Sentencing in Bush-era porn prosecution

After a five-year legal battle, Ira Isaacs is given four years in federal prison for obscenity

Published January 16, 2013 11:25PM (EST)

Ira Isaacs   (AP/Ric Francis)
Ira Isaacs (AP/Ric Francis)

After five years, the final Bush-era porn prosecution has come to an end. At least it appears so -- this has been the obscenity case with nine lives. Pornographer Ira Isaacs was sentenced Wednesday to four years in federal prison and fined $10,000, according to the Associated Press.

In case you missed my earlier reporting, Isaacs was prosecuted for obscenity after selling self-made “scat” movies -- which he claimed featured fake feces -- as well as a foreign producer’s bestiality film. At one point I was absurdly subpoenaed by the federal government to testify in the trial, all thanks to having interviewed the fetish producer.

Today’s sentencing not only marks the end of this Bush-era holdover, but it also further illuminates judicial thinking on obscenity. U.S. District Judge George King said, “I have totally rejected during the course of the trial that he’s a shock artist," he said. "He has cloaked himself as a First Amendment defendant. But the fact is that he did it for money.” King added, “He's not a defender of the First Amendment. He cheapens the First Amendment."
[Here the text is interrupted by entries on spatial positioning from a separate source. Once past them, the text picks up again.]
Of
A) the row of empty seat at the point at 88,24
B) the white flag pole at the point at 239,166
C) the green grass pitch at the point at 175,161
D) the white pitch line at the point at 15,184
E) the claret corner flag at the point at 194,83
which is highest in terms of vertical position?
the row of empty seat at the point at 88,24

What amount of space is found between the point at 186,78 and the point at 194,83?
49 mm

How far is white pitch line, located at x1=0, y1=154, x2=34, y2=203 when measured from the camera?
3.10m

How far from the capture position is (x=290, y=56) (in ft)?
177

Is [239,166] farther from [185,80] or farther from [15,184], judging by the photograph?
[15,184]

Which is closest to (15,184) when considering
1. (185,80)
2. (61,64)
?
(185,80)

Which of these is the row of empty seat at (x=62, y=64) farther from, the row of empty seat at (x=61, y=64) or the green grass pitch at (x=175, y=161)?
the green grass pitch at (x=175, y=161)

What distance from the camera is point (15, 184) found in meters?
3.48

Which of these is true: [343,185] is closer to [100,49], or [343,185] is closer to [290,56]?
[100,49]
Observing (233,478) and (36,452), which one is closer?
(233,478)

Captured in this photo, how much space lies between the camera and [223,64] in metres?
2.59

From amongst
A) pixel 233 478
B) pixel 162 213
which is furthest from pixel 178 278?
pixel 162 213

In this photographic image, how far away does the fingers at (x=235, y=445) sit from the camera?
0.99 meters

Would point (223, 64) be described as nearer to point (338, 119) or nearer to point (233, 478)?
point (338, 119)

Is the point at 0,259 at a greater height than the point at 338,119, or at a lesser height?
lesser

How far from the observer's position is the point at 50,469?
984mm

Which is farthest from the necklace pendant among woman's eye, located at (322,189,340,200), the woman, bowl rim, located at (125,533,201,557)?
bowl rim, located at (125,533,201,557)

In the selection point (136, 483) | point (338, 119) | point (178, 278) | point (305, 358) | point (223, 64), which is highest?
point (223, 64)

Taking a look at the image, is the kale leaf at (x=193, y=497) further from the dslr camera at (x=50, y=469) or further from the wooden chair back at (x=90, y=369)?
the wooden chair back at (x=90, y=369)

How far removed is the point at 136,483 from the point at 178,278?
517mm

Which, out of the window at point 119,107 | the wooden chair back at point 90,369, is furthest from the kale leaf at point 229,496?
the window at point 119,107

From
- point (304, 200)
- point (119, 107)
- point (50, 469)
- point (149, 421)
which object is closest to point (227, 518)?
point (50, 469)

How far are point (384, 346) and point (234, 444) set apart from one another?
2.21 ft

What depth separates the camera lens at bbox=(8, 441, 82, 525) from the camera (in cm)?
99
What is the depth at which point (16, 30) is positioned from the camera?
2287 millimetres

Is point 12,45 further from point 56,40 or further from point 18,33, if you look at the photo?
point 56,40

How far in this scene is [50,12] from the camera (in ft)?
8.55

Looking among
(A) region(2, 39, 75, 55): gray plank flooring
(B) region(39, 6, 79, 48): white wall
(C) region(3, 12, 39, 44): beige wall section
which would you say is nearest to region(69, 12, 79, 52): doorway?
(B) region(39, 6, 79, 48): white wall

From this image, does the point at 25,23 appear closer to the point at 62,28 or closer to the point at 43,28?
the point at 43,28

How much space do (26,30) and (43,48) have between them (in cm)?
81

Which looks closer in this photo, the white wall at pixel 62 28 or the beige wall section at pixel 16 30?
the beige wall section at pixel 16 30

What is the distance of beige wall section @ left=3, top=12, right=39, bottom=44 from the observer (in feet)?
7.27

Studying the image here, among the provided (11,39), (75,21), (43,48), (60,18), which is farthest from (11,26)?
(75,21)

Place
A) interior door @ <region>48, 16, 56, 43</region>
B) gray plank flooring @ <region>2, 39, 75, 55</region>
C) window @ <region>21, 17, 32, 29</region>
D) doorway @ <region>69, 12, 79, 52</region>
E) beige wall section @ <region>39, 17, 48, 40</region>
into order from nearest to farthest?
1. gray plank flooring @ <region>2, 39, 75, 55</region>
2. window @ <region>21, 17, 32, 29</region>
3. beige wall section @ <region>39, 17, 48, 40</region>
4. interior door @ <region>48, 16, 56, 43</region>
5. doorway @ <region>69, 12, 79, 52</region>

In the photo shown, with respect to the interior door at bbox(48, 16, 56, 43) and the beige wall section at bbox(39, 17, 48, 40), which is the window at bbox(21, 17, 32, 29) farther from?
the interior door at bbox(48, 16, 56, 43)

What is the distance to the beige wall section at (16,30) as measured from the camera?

As King explained earlier in the trial, the legal argument against Isaacs' scat films isn't based on the notion that he abused the films' stars. XBiz reports that King "said that if scat actors consented to performing in the films, then as consenting adults who helped produce obscene materials, they are better characterized as co-participants in the offenses than as victims." In other words, the films are objectionable because such images are not allowed -- or, in the words of the four-decades-old Miller test for obscenity, they violate "contemporary community standards" -- not because the images depict abuse or exploitation.

Once again, I'm reminded of the "2 Girls, 1 Cup" phenomenon -- not to mention a zillion other disturbing viral hits -- and have to wonder how to define community standards these days.